■ EXCERPT PROVIDED ■
********
Health in all policies--all talk and little action?


Greaves, Lorraine J. ; Bialystok, Lauren R.


Canada has long been a leader in establishing direction on population and public health through the release of inspiring documents such as the Ottawa Charter for Health Promotion and the Epp Report, both published in 1986, (1,2) and legislation such as the Canada Health Act in 1984. (3) Numerous reports have been released over the past three decades establishing the importance of improving the determinants of health and reducing inequities, generating upstream interventions, or designing policies with health uppermost in mind. (4-7) These have parallels in other countries, notably England, in initiatives such as the Whitehall studies (beginning in 1967) and the Marmot Review. (8) Recently, the World Health Organization held a Commission on the Social Determinants of Health, led by Sir Michael Marmot and engaging Canadian leaders such as Monique Begin in key roles. (9)

Health in All Policies (HiAP) is a type of large-scale intersectoral action to improve health through attention to the full range of determinants. Because it does not take a single form and tends to develop seamlessly out of other initiatives, it is difficult to pinpoint exactly when or how it started. According to some researchers, it was first instantiated in Sri Lanka in 1980, but the term has become much more common in the last decade. (10) Finland, which has been recognized as one of the pioneers in implementing HiAP, promoted HiAP as a theme of its 2006 presidency of the European Union, releasing a comprehensive report on prospects for improving the social determinants of health through cross-government policy; (11) these principles have been reiterated at international conferences in Rome (in 2007) (12) and Adelaide (in 2010). (13)

Full operationalization of HiAP often requires new structures and processes, whether a cabinet committee (England), (14) joined-up evaluation processes (Norway), (14) a network of committees (Iran, Malaysia), or other arrangements. (15,16) There have been several tools designed to help policy-makers analyze and document the potential effects of HiAP. Developing new structures, processes and tools challenges both political and public service leaders to rise above their own interests, consider shared goals and commit to steps for reaching them. However, despite these precedents, little disagreement with their rationale, and Canada's early leadership on these issues, the operationalization of these strategies has been limited in Canada. Quebec is the only province to have formalized a system of assessing policies for health impacts, (14) and other provinces, such as British Columbia, have at best adopted short-term initiatives to address health across government. We identify several reasons for this state of affairs.

First, most governments are still divided into departments or ministries responsible for a specific area. These "silos" not only have their own goals and ministers, but also their own cultures and budgets, and do not, as a rule, work together. Health is often the largest ministry or department in provincial governments, taking up an average of 46% of provincial budgets in Canada. (17) Further, these monies are primarily spent on health care, with few designated ministries or budgets for health promotion or prevention. HiAP and other forms of intersectoral action require a paradigm shift from silos to joined-up government. The task of balancing departmental or ministerial budgets must be transformed by seeing the government-wide budget as one purse. This attitude is not encouraged by the current protocol of making estimates and reporting expenditures by ministry or department. Currently, cost savings resulting from coordinated and integrated approaches to policy development across sectors are not calculated. Hence, non health ministers responsible for budgets and deliverables do not consider saving health expenditures, or even improving health, to be their work, their savings or their achievement.
********
■ DATA LISTING ■
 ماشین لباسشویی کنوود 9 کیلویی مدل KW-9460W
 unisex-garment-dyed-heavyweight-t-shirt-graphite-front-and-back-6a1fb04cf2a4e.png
********
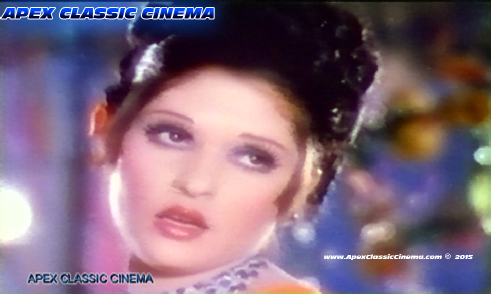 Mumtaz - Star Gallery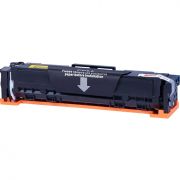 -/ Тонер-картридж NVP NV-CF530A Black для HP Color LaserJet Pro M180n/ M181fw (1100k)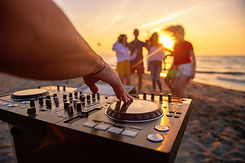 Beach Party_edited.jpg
********
■ WHAT YOU ARE ASKED TO DO ■
Pick up the commentary on Health in All Policies in Canada after its last sentence and continue it. The records come from a separate source.

■ RESPONSE TO THE EXERCISE ■
Second, because of this situation, it is especially important that there be evidence to illustrate that HiAP approaches work and are measurable and that non-health ministries have achieved results using HiAP in other jurisdictions. However, such evidence is limited. While there is evidence that HiAP is a sound direction for addressing population health, it is generally correlative and descriptive, resting on assumptions about the links between inequities and economic demands on the health care system. (7,18) Economic data or modelling that would convince cash-strapped politicians and civil servants to launch large change initiatives like HiAP are often missing.

Third, electoral cycles are not conducive to long-term strategies such as HiAP. Most governments have approximately four years between elections. This concentrated period is spent on reviewing and meeting platform commitments, in time for successful campaigning on met promises and achievements. Presumably the benefits of HiAP and related initiatives typically appear over the long term when the ministers and government responsible for implementing them will be long gone, and methods of counting the outcomes of such initiatives lost. Sustained commitment over several mandates may be required to see results. For example, England's reports on the Programme for Action reveal that policies in place since 1997 have begun to make a dent in child poverty, but that ongoing efforts are needed to address persisting inequalities.8 In most governments, HiAP remains on the "back burner", never becoming a critically important issue on which to build support.

Fourth, ideological commitments do not always support the long-term, structural changes that bolstering health and well-being across a population may require. Many governments in recent years have argued that the best way to improve health is to improve income and raise employment levels, and the shortest route to these goals is economic stimulation, lower taxes, and creation of pro-business environments. Social determinants approaches often require more investment in social programs, wealth redistribution, and expensive public projects. For example, Brazil makes direct income transfers to approximately 45 million people living in poverty who, in return, agree to follow certain health protocols.19 Such approaches have not been consistently popular over the last thirty years, particularly in times of recession.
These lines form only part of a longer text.